• Objective 1: Copy the Spark error report word for word, starting at "at ai.by247.MainJob$.scrapeLogs(MainJob.scala:57)" and ending at "at java.lang.reflect.Method.invoke(Method.java:498)".
• Objective 2: In the listing, locate every line that contains the string "fungal" and copy each one.

The environment:
- Hadoop: 2.5.3.0-37
- Spark: 1.6.2
- Scala: 2.10.5
- Java: 1.8
Quick summary: the fat jar spark-assembly-1.6.2.2.5.3.0-37-hadoop2.7.3.2.5.3.0-37.jar includes class-files from the BouncyCastle jar-file, and strips BouncyCastle's signature; as a result, the BouncyCastleProvider cannot be used as a codec because that logic expects the containing jar-file to be verified with the right signature.
Stack trace:
java.security.NoSuchProviderException: JCE cannot authenticate the provider BC
at javax.crypto.JceSecurity.getInstance(JceSecurity.java:100)
at javax.crypto.SecretKeyFactory.getInstance(SecretKeyFactory.java:204)
at ai.by247.MainJob$.scrapeLogs(MainJob.scala:57)
at ai.by247.MainJob$.main(MainJob.scala:26)
at ai.by247.MainJob.main(MainJob.scala)
at sun.reflect.NativeMethodAccessorImpl.invoke0(Native Method)
at sun.reflect.NativeMethodAccessorImpl.invoke(NativeMethodAccessorImpl.java:62)
at sun.reflect.DelegatingMethodAccessorImpl.invoke(DelegatingMethodAccessorImpl.java:43)
at java.lang.reflect.Method.invoke(Method.java:498)
at org.apache.spark.deploy.SparkSubmit$.org$apache$spark$deploy$SparkSubmit$$runMain(SparkSubmit.scala:738)
at org.apache.spark.deploy.SparkSubmit$.doRunMain$1(SparkSubmit.scala:181)

• Dataset extract:
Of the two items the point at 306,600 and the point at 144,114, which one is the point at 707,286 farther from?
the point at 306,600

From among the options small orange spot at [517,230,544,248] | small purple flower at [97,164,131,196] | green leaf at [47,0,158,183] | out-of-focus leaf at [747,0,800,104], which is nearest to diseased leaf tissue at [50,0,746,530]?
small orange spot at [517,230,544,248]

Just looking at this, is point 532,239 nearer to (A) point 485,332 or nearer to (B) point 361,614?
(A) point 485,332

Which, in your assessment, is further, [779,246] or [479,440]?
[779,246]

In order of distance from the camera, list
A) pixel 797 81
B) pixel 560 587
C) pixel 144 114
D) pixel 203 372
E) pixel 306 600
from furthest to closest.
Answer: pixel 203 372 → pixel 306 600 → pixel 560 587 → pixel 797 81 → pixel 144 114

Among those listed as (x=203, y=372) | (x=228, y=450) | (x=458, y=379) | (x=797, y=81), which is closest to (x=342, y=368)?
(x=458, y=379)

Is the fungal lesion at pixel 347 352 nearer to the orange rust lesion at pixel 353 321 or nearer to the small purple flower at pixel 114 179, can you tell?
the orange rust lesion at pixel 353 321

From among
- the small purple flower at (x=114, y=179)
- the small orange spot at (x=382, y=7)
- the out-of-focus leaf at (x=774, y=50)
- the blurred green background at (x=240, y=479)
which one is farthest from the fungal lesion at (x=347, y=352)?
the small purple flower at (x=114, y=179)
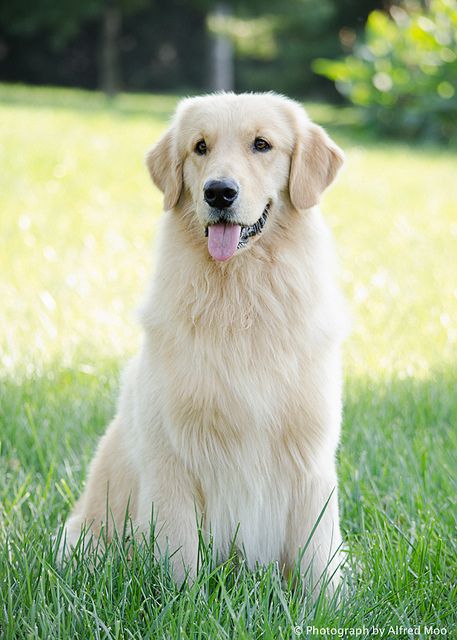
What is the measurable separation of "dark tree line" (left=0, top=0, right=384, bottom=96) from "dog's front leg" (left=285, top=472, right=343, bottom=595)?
71.6 ft

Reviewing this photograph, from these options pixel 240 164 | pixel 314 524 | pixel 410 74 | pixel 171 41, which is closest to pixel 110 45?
pixel 171 41

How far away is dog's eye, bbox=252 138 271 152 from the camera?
117 inches

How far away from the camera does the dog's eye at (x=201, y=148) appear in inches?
119

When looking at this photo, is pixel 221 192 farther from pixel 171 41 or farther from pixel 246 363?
pixel 171 41

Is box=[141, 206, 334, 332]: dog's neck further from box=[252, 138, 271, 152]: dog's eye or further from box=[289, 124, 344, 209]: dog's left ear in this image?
box=[252, 138, 271, 152]: dog's eye

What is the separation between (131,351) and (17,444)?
1411 millimetres

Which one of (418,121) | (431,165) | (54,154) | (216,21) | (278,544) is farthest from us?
(216,21)

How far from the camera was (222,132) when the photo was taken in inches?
116

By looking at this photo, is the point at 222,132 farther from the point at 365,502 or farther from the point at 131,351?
the point at 131,351

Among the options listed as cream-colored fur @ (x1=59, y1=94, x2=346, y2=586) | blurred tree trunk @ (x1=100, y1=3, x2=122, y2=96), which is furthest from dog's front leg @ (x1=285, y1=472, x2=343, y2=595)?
blurred tree trunk @ (x1=100, y1=3, x2=122, y2=96)

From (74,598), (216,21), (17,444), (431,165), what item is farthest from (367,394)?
(216,21)

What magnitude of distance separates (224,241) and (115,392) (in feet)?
6.65

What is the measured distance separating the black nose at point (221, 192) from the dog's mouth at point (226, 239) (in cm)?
A: 8

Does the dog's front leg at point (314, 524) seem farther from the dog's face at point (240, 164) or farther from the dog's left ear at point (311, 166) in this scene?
the dog's left ear at point (311, 166)
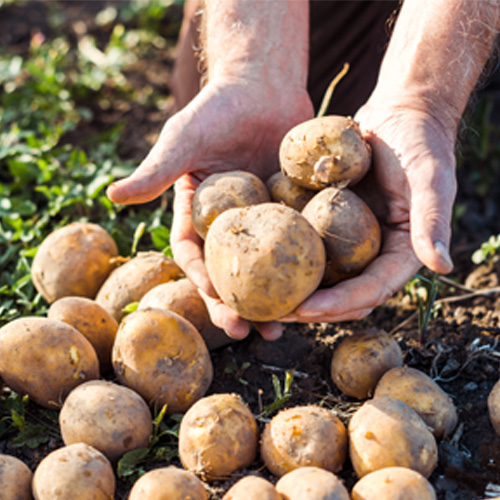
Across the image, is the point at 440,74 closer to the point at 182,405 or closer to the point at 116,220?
the point at 182,405

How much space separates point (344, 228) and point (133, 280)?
37.3 inches

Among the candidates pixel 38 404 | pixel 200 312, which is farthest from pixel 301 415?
pixel 38 404

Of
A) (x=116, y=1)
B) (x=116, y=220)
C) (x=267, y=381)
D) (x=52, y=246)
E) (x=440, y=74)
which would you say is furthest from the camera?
(x=116, y=1)

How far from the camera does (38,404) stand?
6.98 feet

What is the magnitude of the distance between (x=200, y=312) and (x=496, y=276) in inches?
60.3

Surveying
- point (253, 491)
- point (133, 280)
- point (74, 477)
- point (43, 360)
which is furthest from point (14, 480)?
point (133, 280)

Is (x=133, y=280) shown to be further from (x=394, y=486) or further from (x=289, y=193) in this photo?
(x=394, y=486)

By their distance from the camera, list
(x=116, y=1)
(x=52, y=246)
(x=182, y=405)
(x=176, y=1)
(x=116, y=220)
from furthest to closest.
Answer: (x=116, y=1)
(x=176, y=1)
(x=116, y=220)
(x=52, y=246)
(x=182, y=405)

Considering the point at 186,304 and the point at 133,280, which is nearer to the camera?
the point at 186,304

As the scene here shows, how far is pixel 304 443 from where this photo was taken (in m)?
1.74

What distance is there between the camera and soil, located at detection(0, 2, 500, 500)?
182 cm

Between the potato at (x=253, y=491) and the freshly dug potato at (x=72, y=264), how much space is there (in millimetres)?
1317

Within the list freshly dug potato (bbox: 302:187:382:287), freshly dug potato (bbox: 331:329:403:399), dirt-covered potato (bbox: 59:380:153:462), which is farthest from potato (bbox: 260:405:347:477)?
freshly dug potato (bbox: 302:187:382:287)

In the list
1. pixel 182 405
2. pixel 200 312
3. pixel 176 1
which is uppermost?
pixel 176 1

• Task answer 1:
at ai.by247.MainJob$.scrapeLogs(MainJob.scala:57)
at ai.by247.MainJob$.main(MainJob.scala:26)
at ai.by247.MainJob.main(MainJob.scala)
at sun.reflect.NativeMethodAccessorImpl.invoke0(Native Method)
at sun.reflect.NativeMethodAccessorImpl.invoke(NativeMethodAccessorImpl.java:62)
at sun.reflect.DelegatingMethodAccessorImpl.invoke(DelegatingMethodAccessorImpl.java:43)
at java.lang.reflect.Method.invoke(Method.java:498)

• Task answer 2:
Is the fungal lesion at pixel 347 352 nearer to the orange rust lesion at pixel 353 321 or nearer to the small purple flower at pixel 114 179, can you tell?
which one is farthest from the fungal lesion at (x=347, y=352)?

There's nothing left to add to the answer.